Credentials and Security
Ground Truth
No users can execute outside the scope of the credentials and permissions that admins and data owners have explicitly granted.
Quick Definitions
- Action Provider: An external system that an action lets you interact with, e.g., Jira or Okta.
- Action Template: A type of action available for an action provider, e.g., “Add User to Okta Group” or “Create Jira Ticket”.
- Action: An instance of an action template with parameters configured by a user, e.g., “Create IT Support Request Jira Ticket in SI Project”.
- Invoking an Action: Prompting an agent to decide that an action should be taken.
- Executing the Action: Running the action using your permissions/scopes.
FAQ
- Where are actions invoked?: In requests made to agents that have permission to use the action, as defined in Agent Access configuration.
- Who can invoke actions?: Users who can access an agent that the action is attached to. For specific actions with more regulated providers, users must be in the End User Access configuration in an action’s Deployment settings to invoke the action.
- Who can execute actions?: The action’s approvers. If there are no approvers, then the invokers.
- Which user-level providers can I OAuth into?: All providers enabled by your organization’s admins. Admins can prevent shadow IT connections to non-approved providers by disabling those actions in the Admin Data Sources tab.
Action Provider Categories
User-scoped Credential Action Providers
The vast majority of Credal’s action providers are user-scoped. This means that the credentials of the user executing the action are used when accessing the action provider.

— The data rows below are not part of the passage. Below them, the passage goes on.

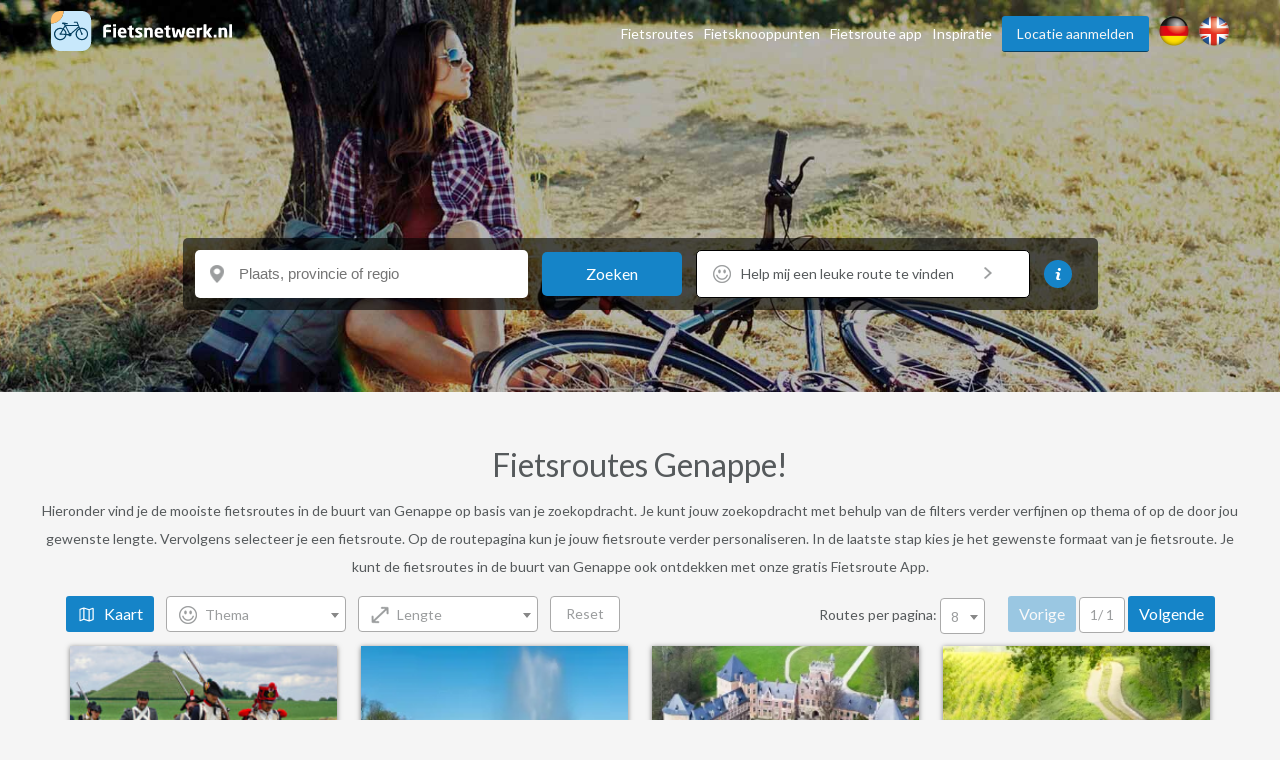

--- FILE ---
content_type: application/x-javascript
request_url: https://css.fietsnetwerk.nl/assets/js/home-page.min.js?1.52
body_size: 814
content:
function debounce(n,r,s){var i;return function(){var e=this,o=arguments,t=s&&!i;clearTimeout(i),i=setTimeout(function(){i=null,s||n.apply(e,o)},r),t&&n.apply(e,o)}}$(document).ready(function(){var o,e=$(".js-android-download-app"),t=$(".js-ios-download-app"),e=(e.click(function(){fireTagManagerEvent("Download de Android app","Home")}),t.click(function(){fireTagManagerEvent("Download de IOS app","Home")}),$(".header-form__help-me").click(function(e){e.preventDefault(),e.stopPropagation(),$(".hidden-search-form").submit()}),$(".partners__container .partner").matchHeight(),$(".partner__slider"));0<e.length&&e.slick({autoplay:!0,autoplaySpeed:2e3,slidesToShow:5,infinite:!0,prevArrow:'<img src="/assets/images/icons/arrow-left-grey.svg" alt="Vorige partner" title="Vorige partner" class="slick-prev">',nextArrow:'<img src="/assets/images/icons/arrow-right-grey.svg" alt="Volgende partner" title="Volgende partner" class="slick-next">',responsive:[{breakpoint:1366,settings:{slidesToShow:4,slidesToScroll:1}},{breakpoint:1024,settings:{slidesToShow:3,slidesToScroll:1}},{breakpoint:750,settings:{slidesToShow:1,slidesToScroll:1}}]}),navigator.geolocation&&(o=$("#header-form__address"))&&navigator.geolocation.getCurrentPosition(function(e){$.post({url:"/convert-coordinates/",data:{coordinates:{latitude:e.coords.latitude,longitude:e.coords.longitude}},success:function(e){null!==e.city&&""!==e.city&&""===o.val().trim()&&o.val(e.city)}})},function(e){},{enableHighAccuracy:!0,timeout:5e3});t=debounce(function(){var e=$("#header-form__address");$.post({url:"/_autocomplete/",data:{q:e.val()},success:function(e){var t=$(".results");t.removeClass("is-hidden"),t.find("li").remove(),e.list.forEach(function(e){var o=$("<li></li>");o.html(e),t.append(o)})}})},450);$(document).on("click",".results li",function(){$(".results").addClass("is-hidden"),$("#header-form__address").val($(this).html())}),$(document).on("keyup","#header-form__address",t),$(document).on("blur","#header-form__address",function(){setTimeout(function(){$(".results").addClass("is-hidden")},500)}),$(document).on("focus","#header-form__address",function(){var e=$(".results");0<e.find("li").length&&e.removeClass("is-hidden")})});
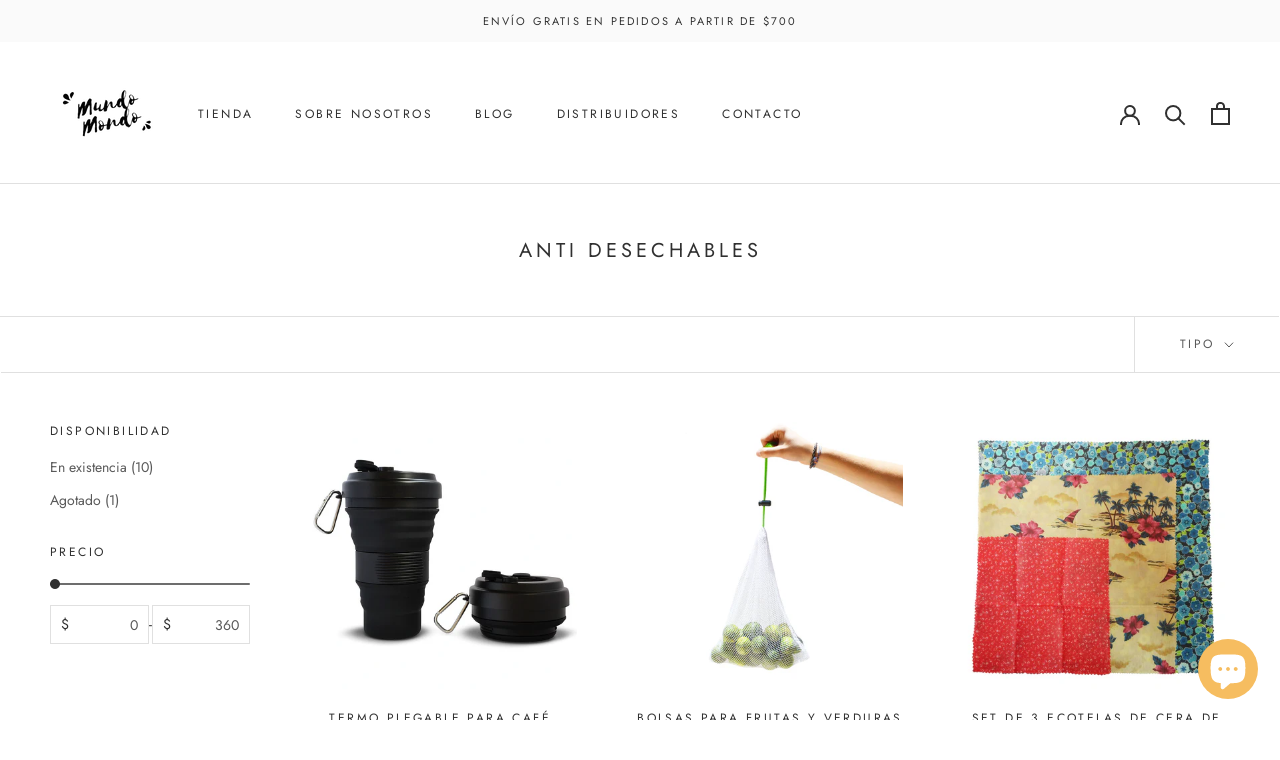

--- FILE ---
content_type: text/javascript
request_url: https://mundomondotienda.com/cdn/shop/t/5/assets/custom.js?v=183944157590872491501647326002
body_size: -815
content:
//# sourceMappingURL=/cdn/shop/t/5/assets/custom.js.map?v=183944157590872491501647326002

Thus, in a standard action configuration¹, it’s impossible for the invoking user to perform an operation that they were not already authorized to do directly in the provider, without Credal.
These action providers, including Salesforce, GitHub, and Notion, are considered low-risk and thus have minimal restrictions.
Action-scoped Credential Action Providers
For these providers, the access pattern centers not around individual users, but around different credentials¹. These credentials are attached directly to actions, allowing anyone with End-User Access to that action to use the associated credentials.
This is an unusual access pattern and is considered to be higher-risk than user-scoped action usage because it enables users to perform actions that they may not have permissions for in the underlying system. Thus, there is an extra layer of security controls in Credal’s system for these providers’ actions: end-user allowlisting.
End-user allowlists allow an action collaborator to limit which users can execute the action, regardless of which agents the action is published to.
Providers in this category include Looker and Snowflake.
¹There are instances where you’d want to have multiple credentials for a provider used in different actions, such as when you need a credential per role in each system.
Arbitrary Fetch with Credential
One special case of an action-scoped credential provider is our OpenAPI action provider, which contains an action (“Webhook”) that can be configured to make an arbitrary API request. Due to the risk posed by arbitrary changes to the specification, only admins can modify and publish these actions.
Human Approval & Multi-User Action Invocation Flows
Human Approval is a layer on top of Credal’s action security model that enables additional action governance and unlocks more complex action use cases.
Separately from respecting the permissions of a user in an action provider’s underlying system, it’s often important to be able to double-check an agent’s work before performing an operation in that system. For instance, a user may want to validate the phrasing used when invoking an action to modify a Notion document on company expense policies.
In other cases, it may be desirable for users to kick off an action invocation despite not having the permissions in the underlying system to execute that action. Using the human approval flow, it’s possible to request for someone with those permissions to approve the action and execute it on the original user’s behalf.